Halibut filets with shrimp sauce
4 filets of halibut
1/2 cup dry white wine
1/2 cup pineau de charentes or other sweet fortified wine, such as sherry
1/2 cup cream or crème fraîche
1/3 cup chopped parsley
a little butter, a little flour
salt and pepper to taste
In an ideal world, your shrimp will be fresh. If this is the case, you can cook them quickly in a little boiling water with the wines and reserve the liquor for your sauce. Strangely enough, fresh shrimp are less common in Parisian markets than the cooked ones and so I am usually obliged to start with cooked ones. As a result, I have adopted my own method of recuperating some of the shrimp goodness. Peel the shrimp, reserving the head, skins and tails. Put the skins, tails and heads in a small saucepan with the wine and boil for 15-20 minutes. This can be the basis for a fantastic shrimp bisque or, as in this case, simply a good shrimp sauce. You generally end up with more liquor than you'll need for a sauce, so be sure to freeze the remains for the next sauce or fish soup you make.

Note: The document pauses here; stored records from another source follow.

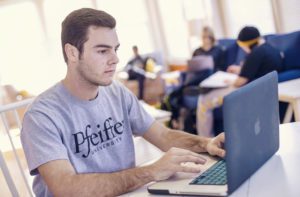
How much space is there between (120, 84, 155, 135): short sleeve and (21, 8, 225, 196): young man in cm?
4

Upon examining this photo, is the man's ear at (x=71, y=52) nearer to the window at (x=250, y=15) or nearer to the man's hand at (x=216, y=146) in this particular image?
the man's hand at (x=216, y=146)

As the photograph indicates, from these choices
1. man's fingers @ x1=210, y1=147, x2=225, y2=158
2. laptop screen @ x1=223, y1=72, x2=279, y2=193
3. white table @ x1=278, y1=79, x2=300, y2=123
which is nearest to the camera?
laptop screen @ x1=223, y1=72, x2=279, y2=193

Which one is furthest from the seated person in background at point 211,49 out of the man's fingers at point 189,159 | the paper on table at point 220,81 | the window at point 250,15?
the man's fingers at point 189,159

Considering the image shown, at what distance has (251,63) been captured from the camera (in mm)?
3061

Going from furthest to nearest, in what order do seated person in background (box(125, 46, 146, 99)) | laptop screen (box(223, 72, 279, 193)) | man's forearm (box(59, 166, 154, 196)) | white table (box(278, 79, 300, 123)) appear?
seated person in background (box(125, 46, 146, 99)) < white table (box(278, 79, 300, 123)) < man's forearm (box(59, 166, 154, 196)) < laptop screen (box(223, 72, 279, 193))

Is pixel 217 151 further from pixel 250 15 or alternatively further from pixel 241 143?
pixel 250 15

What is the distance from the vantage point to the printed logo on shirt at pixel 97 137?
1.33 metres

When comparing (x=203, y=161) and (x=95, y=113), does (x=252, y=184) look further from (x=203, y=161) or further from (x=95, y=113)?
(x=95, y=113)

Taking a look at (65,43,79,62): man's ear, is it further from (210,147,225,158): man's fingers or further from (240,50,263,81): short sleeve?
(240,50,263,81): short sleeve

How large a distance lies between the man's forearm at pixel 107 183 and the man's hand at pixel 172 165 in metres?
0.02

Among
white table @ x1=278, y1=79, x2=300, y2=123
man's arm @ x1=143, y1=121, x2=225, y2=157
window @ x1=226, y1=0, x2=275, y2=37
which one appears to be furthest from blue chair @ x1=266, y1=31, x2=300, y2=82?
man's arm @ x1=143, y1=121, x2=225, y2=157

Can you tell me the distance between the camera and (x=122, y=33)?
26.0ft

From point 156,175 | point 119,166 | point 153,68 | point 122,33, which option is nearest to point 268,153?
point 156,175

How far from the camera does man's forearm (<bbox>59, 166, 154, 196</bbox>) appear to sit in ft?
3.76
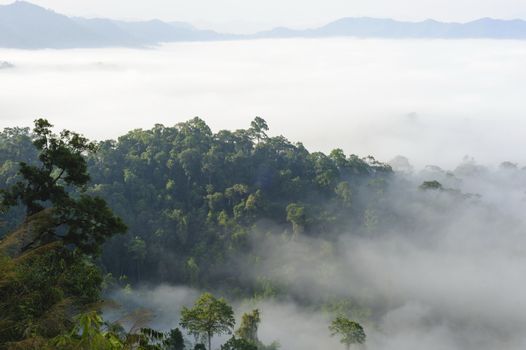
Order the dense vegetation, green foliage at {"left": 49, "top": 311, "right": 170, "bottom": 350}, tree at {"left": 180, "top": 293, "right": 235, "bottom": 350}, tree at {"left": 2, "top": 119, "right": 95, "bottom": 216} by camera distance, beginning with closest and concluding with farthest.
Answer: green foliage at {"left": 49, "top": 311, "right": 170, "bottom": 350} → tree at {"left": 2, "top": 119, "right": 95, "bottom": 216} → tree at {"left": 180, "top": 293, "right": 235, "bottom": 350} → the dense vegetation

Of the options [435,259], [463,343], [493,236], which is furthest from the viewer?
[493,236]

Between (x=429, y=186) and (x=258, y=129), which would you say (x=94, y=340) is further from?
(x=429, y=186)

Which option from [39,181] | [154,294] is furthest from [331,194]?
[39,181]

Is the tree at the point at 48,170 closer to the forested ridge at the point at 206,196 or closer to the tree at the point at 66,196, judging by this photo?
the tree at the point at 66,196

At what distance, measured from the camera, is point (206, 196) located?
59.3 meters

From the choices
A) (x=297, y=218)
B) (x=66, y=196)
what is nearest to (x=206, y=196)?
(x=297, y=218)

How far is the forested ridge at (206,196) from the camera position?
53.9m

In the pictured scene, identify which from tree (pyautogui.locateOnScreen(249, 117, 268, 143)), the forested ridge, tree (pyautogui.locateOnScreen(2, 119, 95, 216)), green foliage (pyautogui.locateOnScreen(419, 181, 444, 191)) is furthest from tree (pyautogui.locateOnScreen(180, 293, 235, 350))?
green foliage (pyautogui.locateOnScreen(419, 181, 444, 191))

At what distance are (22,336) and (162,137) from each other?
5524 centimetres

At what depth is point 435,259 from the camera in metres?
65.0

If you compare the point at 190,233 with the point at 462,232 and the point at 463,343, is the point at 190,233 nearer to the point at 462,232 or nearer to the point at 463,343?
the point at 463,343

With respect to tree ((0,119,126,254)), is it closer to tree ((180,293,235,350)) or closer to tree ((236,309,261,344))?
tree ((180,293,235,350))

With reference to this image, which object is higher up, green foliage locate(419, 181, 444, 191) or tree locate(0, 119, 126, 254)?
tree locate(0, 119, 126, 254)

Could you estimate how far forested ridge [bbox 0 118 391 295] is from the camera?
5388cm
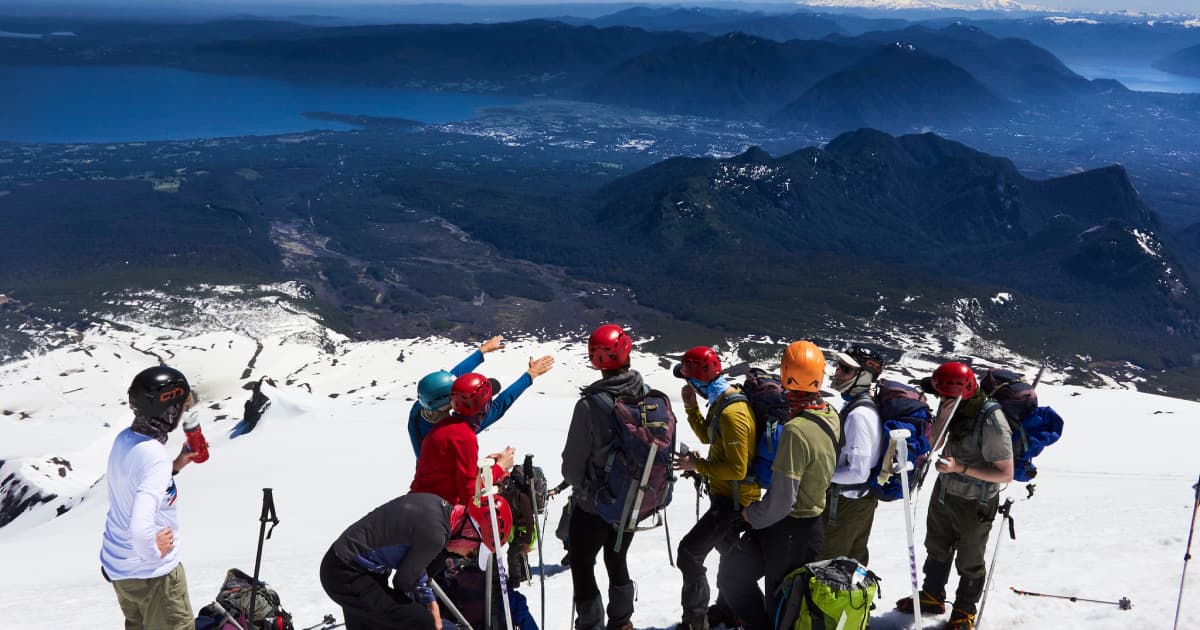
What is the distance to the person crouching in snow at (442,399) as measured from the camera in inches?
316

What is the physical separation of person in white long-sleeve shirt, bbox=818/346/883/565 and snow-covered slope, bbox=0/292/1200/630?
1.41m

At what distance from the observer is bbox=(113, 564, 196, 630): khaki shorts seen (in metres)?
7.28

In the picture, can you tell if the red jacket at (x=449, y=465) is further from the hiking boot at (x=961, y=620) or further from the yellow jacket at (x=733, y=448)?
the hiking boot at (x=961, y=620)

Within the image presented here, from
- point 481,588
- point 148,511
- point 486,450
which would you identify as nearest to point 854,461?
point 481,588

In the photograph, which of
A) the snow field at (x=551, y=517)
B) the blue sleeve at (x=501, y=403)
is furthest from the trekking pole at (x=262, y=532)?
the snow field at (x=551, y=517)

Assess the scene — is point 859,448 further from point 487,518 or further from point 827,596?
point 487,518

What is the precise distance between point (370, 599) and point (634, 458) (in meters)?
2.87

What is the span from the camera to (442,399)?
8.02 m

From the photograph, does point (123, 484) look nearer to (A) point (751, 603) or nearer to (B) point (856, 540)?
(A) point (751, 603)

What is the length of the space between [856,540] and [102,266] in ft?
709

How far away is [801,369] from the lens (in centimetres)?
752

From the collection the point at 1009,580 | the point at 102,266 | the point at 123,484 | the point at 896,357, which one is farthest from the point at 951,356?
the point at 102,266

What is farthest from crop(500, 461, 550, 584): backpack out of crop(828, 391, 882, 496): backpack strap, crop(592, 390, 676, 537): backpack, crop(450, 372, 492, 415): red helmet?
crop(828, 391, 882, 496): backpack strap

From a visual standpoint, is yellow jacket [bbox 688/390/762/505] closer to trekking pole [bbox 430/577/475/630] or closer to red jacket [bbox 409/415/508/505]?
red jacket [bbox 409/415/508/505]
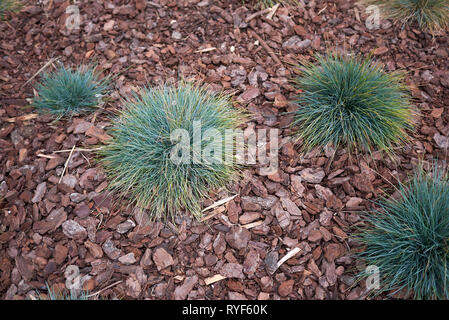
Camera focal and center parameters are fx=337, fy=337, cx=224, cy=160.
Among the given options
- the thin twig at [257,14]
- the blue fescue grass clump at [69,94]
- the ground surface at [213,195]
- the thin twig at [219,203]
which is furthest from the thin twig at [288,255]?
the thin twig at [257,14]

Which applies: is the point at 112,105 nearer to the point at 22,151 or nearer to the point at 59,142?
the point at 59,142

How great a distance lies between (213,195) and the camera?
2512 mm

Dust the filets with flour, salt and pepper and set the butter to melt in a frying pan. When the butter is frothy, add the filets and cook them quickly on each side. Put them in a warm oven while you make the sauce.
Strain about half a cup of the shrimp liquor into the sauce pan and add the shrimp. Once the sauce has reduced a bit, add the cream and the parsley and taste for salt and pepper. A good grinding of pepper will add a little interest to the sauce. When the sauce has thickened a bit and the shrimp are heated through, ladle 4-5 shrimp over each filet and drizzle with a bit of the cream.
Serve over a bed of rice, or with some nice crusty bread to soak up the sauce.